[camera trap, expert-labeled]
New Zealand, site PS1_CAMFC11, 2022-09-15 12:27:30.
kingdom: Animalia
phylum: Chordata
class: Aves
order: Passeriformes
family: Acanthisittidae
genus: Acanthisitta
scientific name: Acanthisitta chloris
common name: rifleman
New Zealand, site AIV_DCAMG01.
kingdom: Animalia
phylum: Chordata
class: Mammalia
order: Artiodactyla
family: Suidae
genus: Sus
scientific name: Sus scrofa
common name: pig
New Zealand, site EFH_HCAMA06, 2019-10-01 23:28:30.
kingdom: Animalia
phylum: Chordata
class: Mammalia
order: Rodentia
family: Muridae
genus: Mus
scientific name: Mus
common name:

*-*-*

ACTIVITY
Return the full data, every line of it, with nothing altered.

OUTPUT OF THE EXERCISE
[camera trap, expert-labeled]
New Zealand, site PS1_CAMFC11, 2022-09-15 12:27:30.
kingdom: Animalia
phylum: Chordata
class: Aves
order: Passeriformes
family: Acanthisittidae
genus: Acanthisitta
scientific name: Acanthisitta chloris
common name: rifleman
New Zealand, site AIV_DCAMG01.
kingdom: Animalia
phylum: Chordata
class: Mammalia
order: Artiodactyla
family: Suidae
genus: Sus
scientific name: Sus scrofa
common name: pig
New Zealand, site EFH_HCAMA06, 2019-10-01 23:28:30.
kingdom: Animalia
phylum: Chordata
class: Mammalia
order: Rodentia
family: Muridae
genus: Mus
scientific name: Mus
common name:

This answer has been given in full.